Because nobody was here to bail him out if things went tits up.
He’d relied on Location Services enough times to last him a bloody lifetime.
He kept the lights of his car off. Sat in the complete darkness. A part of him wanted to see whoever it was he was supposed to be meeting before they got here—he wanted to be the first to know of anyone walking towards his car, whether they were holding a hammer or a knife or a gun or—
Fuck. What was he doing here?
He sat in the darkness. Engine off. Lights off. ’Cause he didn’t want anyone to know he was here. He didn’t want to alert anyone to his presence. Partly because he was scared. But partly because he knew he was breaking procedure once again. Disobeying his duties. Not just as a police officer but as a partner, as a father. He’d explained to Hannah that he had to go out. That he had to meet someone. And she’d argued with him. Told him to stop being fucking stupid. To stop pretending he was some kind of superhero ’cause he wasn’t—he was a retiring cop in his fifties.
He needed to wake up to his real responsibilities. He accepted that.
But he just had to do this one thing first.
He swallowed a groggy frog in his throat. You know the kind. The kind that wedges right at the tip of your trachea and won’t go away no matter how hard you cough, how much you swallow. And somehow these frogs seemed to get bigger and taste more rancid with age, too. One of the other downsides of growing up. One of the many.
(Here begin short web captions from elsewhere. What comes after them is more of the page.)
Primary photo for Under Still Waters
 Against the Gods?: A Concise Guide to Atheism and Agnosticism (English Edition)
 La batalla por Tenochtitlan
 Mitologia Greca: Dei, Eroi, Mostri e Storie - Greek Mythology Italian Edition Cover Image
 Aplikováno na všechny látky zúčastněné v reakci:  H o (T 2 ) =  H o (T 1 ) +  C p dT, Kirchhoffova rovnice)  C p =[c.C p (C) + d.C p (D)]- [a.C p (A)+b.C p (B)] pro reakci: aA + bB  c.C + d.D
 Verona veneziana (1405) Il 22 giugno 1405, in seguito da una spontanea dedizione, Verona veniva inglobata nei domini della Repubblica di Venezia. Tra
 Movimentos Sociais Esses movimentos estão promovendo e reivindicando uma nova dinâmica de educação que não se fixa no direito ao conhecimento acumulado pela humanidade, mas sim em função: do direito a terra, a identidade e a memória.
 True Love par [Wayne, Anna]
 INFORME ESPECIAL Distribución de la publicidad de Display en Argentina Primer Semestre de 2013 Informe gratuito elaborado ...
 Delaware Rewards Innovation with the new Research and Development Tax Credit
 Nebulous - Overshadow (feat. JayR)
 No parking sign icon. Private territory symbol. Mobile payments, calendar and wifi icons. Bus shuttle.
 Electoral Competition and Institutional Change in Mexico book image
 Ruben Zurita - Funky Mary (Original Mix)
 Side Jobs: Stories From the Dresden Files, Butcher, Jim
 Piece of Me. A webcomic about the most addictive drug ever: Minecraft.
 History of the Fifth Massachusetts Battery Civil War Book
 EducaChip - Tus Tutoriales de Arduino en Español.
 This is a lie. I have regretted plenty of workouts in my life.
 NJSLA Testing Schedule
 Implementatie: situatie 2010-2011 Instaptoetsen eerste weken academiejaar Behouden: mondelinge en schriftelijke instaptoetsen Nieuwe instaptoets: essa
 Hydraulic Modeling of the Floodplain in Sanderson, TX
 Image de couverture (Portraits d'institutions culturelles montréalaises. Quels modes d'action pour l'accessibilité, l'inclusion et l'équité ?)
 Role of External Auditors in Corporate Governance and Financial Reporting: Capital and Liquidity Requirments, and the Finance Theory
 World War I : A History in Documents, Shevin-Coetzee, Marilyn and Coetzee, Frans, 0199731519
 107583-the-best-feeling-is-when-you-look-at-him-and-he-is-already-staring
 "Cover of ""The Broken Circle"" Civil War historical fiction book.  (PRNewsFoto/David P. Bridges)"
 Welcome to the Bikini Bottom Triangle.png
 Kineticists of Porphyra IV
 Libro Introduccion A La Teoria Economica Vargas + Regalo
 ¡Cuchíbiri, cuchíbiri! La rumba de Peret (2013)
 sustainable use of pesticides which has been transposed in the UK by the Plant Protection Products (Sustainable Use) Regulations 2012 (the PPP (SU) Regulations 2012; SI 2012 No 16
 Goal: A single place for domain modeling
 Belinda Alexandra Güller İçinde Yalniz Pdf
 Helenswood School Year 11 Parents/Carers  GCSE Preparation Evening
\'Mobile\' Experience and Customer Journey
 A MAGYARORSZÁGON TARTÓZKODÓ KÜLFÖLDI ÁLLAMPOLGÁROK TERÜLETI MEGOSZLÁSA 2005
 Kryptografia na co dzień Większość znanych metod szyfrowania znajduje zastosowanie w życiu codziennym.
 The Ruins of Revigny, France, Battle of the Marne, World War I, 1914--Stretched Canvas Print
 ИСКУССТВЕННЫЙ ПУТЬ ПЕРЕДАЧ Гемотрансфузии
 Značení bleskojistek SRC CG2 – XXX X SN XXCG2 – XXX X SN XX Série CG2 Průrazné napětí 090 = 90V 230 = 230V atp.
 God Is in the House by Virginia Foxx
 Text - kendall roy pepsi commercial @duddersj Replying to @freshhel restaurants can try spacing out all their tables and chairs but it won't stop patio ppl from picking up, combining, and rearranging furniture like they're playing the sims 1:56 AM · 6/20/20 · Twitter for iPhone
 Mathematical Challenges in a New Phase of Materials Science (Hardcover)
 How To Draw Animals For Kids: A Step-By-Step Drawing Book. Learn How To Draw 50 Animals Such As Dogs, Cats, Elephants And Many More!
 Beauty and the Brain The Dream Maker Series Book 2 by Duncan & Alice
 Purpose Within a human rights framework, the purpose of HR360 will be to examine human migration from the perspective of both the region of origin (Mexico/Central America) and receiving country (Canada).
He stared into the darkness and he thought about the thing that preoccupied his thoughts whenever he was in the darkness these days. Death. Was it blacker than this? Blacker than a dark country night? Quieter, too?
Yes. The difference between death and a dark night was that death was eternal. With a dark country night, you always had the sun to rise in the morning, awake you from your unconsciousness.
Movement. Behind the car.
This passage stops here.